Aim of the exercise — Reproduce all of the data below word for word, leaving out the pictures.

--------

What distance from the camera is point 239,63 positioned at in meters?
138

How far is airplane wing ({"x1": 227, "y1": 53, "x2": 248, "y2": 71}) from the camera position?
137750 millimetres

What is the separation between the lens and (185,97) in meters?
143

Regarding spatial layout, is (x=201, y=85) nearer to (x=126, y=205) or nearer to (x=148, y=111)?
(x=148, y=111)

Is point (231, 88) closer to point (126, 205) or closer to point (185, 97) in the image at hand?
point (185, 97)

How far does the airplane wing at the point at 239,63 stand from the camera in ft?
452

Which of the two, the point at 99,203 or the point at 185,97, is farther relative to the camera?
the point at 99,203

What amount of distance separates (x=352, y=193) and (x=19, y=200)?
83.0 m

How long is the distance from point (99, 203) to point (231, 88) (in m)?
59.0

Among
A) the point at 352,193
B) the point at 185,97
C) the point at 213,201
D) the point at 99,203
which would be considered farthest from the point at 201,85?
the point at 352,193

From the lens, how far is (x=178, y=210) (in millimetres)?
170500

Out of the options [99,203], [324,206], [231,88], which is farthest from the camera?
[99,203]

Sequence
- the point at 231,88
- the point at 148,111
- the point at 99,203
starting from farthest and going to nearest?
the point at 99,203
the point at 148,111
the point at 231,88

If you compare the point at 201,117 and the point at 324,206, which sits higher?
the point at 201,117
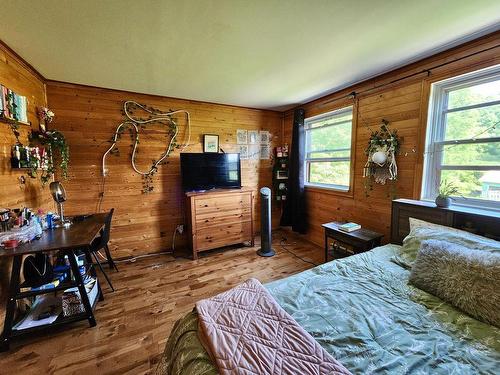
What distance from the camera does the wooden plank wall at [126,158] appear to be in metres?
2.75

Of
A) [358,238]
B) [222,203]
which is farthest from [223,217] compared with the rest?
[358,238]

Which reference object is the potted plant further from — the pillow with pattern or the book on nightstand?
the book on nightstand

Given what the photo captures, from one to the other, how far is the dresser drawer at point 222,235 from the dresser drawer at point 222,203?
0.27m

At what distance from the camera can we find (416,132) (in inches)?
85.1

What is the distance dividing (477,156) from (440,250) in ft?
3.71

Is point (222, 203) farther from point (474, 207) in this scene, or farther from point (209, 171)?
point (474, 207)

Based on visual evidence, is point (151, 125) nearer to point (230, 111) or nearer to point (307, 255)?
point (230, 111)

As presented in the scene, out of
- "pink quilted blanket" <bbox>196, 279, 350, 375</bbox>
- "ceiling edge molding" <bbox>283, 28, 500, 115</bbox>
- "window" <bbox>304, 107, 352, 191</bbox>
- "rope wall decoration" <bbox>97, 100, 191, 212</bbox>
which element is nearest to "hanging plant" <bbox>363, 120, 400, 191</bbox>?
"window" <bbox>304, 107, 352, 191</bbox>

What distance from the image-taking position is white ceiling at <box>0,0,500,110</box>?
1.38 metres

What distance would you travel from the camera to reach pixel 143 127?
10.1ft

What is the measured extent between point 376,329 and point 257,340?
60 centimetres

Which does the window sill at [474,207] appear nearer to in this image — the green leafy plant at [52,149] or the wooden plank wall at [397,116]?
the wooden plank wall at [397,116]

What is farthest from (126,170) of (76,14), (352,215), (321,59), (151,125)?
(352,215)

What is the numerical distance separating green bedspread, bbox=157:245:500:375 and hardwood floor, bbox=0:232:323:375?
2.47 ft
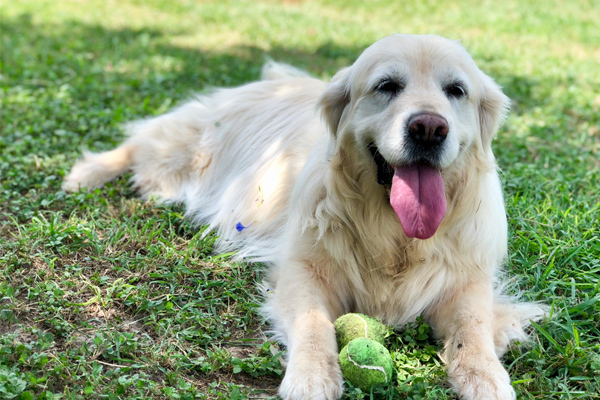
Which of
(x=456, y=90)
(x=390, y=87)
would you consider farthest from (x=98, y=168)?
(x=456, y=90)

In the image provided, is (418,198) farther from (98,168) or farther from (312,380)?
(98,168)

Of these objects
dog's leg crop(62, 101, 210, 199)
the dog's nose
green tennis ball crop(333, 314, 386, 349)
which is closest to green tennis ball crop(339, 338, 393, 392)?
green tennis ball crop(333, 314, 386, 349)

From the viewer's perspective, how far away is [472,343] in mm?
2848

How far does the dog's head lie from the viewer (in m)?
2.92

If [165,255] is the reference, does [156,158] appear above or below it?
below

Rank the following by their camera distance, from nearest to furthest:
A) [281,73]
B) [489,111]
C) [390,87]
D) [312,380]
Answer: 1. [312,380]
2. [390,87]
3. [489,111]
4. [281,73]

--------

Expected answer —
What distance from the camera is point 239,63 positioned at in meters?
138

How far is airplane wing ({"x1": 227, "y1": 53, "x2": 248, "y2": 71}) from the camera position?
137750 millimetres

What is the separation between the lens and (185,97) in meters?
143

Regarding spatial layout, is (x=201, y=85) nearer to (x=126, y=205) or nearer to (x=148, y=111)?
(x=148, y=111)

Is point (231, 88) closer to point (126, 205) or closer to point (185, 97) in the image at hand?
point (185, 97)

How far does the airplane wing at the point at 239,63 stand from the camera in ft?
452

Which of the two, the point at 99,203 or the point at 185,97, is farther relative to the camera?
the point at 99,203

What amount of distance separates (x=352, y=193) and (x=19, y=200)?
83.0 m

How long is the distance from point (99, 203) to point (231, 88) (in m)?
59.0

Among
A) the point at 352,193
B) the point at 185,97
C) the point at 213,201
D) the point at 99,203
which would be considered farthest from the point at 201,85?
the point at 352,193

From the lens, how far is (x=178, y=210) (in millimetres)?
170500

Out of the options [99,203], [324,206], [231,88], which is farthest from the camera?
[99,203]

Sequence
- the point at 231,88
- the point at 148,111
- the point at 99,203
starting from farthest and going to nearest?
the point at 99,203
the point at 148,111
the point at 231,88

If you compare the point at 201,117 and the point at 324,206, which sits higher?
the point at 201,117
What distance from the camera does the wooden plank wall at [126,158] appear to be in metres?
2.75

Of
A) [358,238]
B) [222,203]
which is farthest from [223,217] compared with the rest?
[358,238]

Which reference object is the potted plant further from — the pillow with pattern or the book on nightstand?
the book on nightstand

Given what the photo captures, from one to the other, how far is the dresser drawer at point 222,235 from the dresser drawer at point 222,203?
0.27m

At what distance from the camera can we find (416,132) (in inches)?
85.1

What is the distance dividing (477,156) from (440,250) in ft?
3.71

Is point (222, 203) farther from point (474, 207) in this scene, or farther from point (209, 171)?
point (474, 207)

Based on visual evidence, is point (151, 125) nearer to point (230, 111) or nearer to point (307, 255)?
point (230, 111)

As presented in the scene, out of
- "pink quilted blanket" <bbox>196, 279, 350, 375</bbox>
- "ceiling edge molding" <bbox>283, 28, 500, 115</bbox>
- "window" <bbox>304, 107, 352, 191</bbox>
- "rope wall decoration" <bbox>97, 100, 191, 212</bbox>
which element is nearest to "hanging plant" <bbox>363, 120, 400, 191</bbox>?
"window" <bbox>304, 107, 352, 191</bbox>

What distance from the image-taking position is white ceiling at <box>0,0,500,110</box>?
1.38 metres

What distance would you travel from the camera to reach pixel 143 127?
10.1ft

What is the measured extent between point 376,329 and point 257,340?
60 centimetres

Which does the window sill at [474,207] appear nearer to in this image — the green leafy plant at [52,149] or the wooden plank wall at [397,116]?
the wooden plank wall at [397,116]

What is farthest from (126,170) of (76,14), (352,215), (321,59), (151,125)?
(352,215)

What is the numerical distance separating green bedspread, bbox=157:245:500:375 and hardwood floor, bbox=0:232:323:375?
2.47 ft
Which of
(x=456, y=90)
(x=390, y=87)
would you consider farthest from (x=98, y=168)?
(x=456, y=90)

In the image provided, is (418,198) farther from (98,168) or farther from (312,380)?
(98,168)

Of these objects
dog's leg crop(62, 101, 210, 199)
the dog's nose
green tennis ball crop(333, 314, 386, 349)
which is closest to green tennis ball crop(339, 338, 393, 392)?
green tennis ball crop(333, 314, 386, 349)

From the viewer's perspective, how far away is [472,343] in mm?
2848

How far does the dog's head lie from the viewer (in m)?
2.92

If [165,255] is the reference, does [156,158] appear above or below it?
below

Rank the following by their camera distance, from nearest to furthest:
A) [281,73]
B) [489,111]
C) [390,87]
D) [312,380]
Answer: 1. [312,380]
2. [390,87]
3. [489,111]
4. [281,73]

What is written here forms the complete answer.